4. August 2020 Karina Torres

Hatte Marco Polo Heimweh?

Wo ist Zuhause? Das ist die grosse Frage für alle Migrant*innen.

Als die Mutter meines Partners mich fragte, ob ich über Weihnachten nicht zurück nach Peru gehe und ob ich kein Heimweh hätte, da dachte ich: Oh, ich bin eine schlechte Tochter. Mmm. Bin ich das wirklich? Liebe ich meine Mutter nicht, weil ich sie Weihnachten nicht besuche?

Also, dieses Jahr wollte ich gemütlich zuhause bleiben. Zuhause? … Ja, klar, in Zürich! Am Rindermarkt. Dort ist meine Wohnung, demzufolge mein Heim, oder nicht?

Wenn ich meine Vergangenheit anschaue, merke ich, dass ich an jedem Ort, an dem ich war, meinen Verstand, mein Herz und meine beiden Füsse fest verankert habe. Wie wahrscheinlich viele von euch, immer mit erhobenem Kopf und lernbereit. Aber mit der Zeit und zu meinem Erstaunen bemerkte ich, dass viele Migranten, die ich kenne und liebe, oft sagen: «Ich gehe an Weihnachten zurück nach Hause», oder «ich fahre heim für Ostern». Dass sie das immer und immer wieder sagen, bedeutet wohl, dass sie sich hier nicht Zuhause fühlen oder nicht wissen, wo ihr Zuhause ist.

Ich frage mich, ob der bekannte Migrant Marco Polo ein guter Sohn war. Hatte er Heimweh während seiner grossen Reise? Hat er seine Eltern und seine Leute vermisst? Wurde ihm vorgeworfen, dass er so lange weg war?
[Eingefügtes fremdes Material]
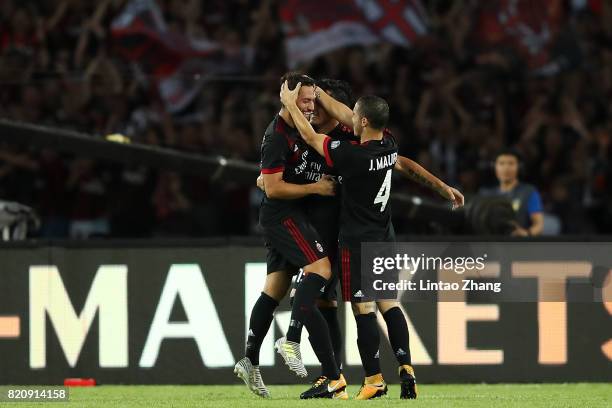 Hakan Calhanoglu of AC Milan celebrates a goal with teammate Jose Mauri and Gustavo Gomez during the 2017 International Champions Cup China match...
Auch für Christoph Kolumbus war es nur der Anfang, ein Schiff zu nehmen. Er war ein anderer bekannter Migrant, der beweisen wollte, dass die Welt rund war und dass es im Leben viel mehr gibt als das, was Europa hatte. Christoph Kolumbus konnte sicher nicht jedes Jahr nach Hause zurück. Gewiss liebte er seine Familie. Und seine Karriere auch. Dank ihm haben wir eine Menge kennen gelernt, und er hat der Welt die Tür zur Globalisierung geöffnet.
 
Dank Marco Polo kennen wir die Seide, das Feuerwerk und noch vieles mehr. Sicher wollte Marco Polo einmal zurück nach Italien, aber er war ein Pfadfinder, jemand, der mehr vom Leben verlangte und der in fernen Ländern, wie viele von uns das auch heute tun, nach Lösungen suchte, nach Antworten auf seinen Wissensdrang.

Die Grenze unseres Heimatlandes zu überschreiten, ist fast oft unsere eigene Entscheidung – wie auch Lebensfreude zu spüren, wohin wir gehen und wo wir bleiben. Unser Heim, mein Heim, ist genau da, wo ich bin. Und das, was ich hier aufbaue.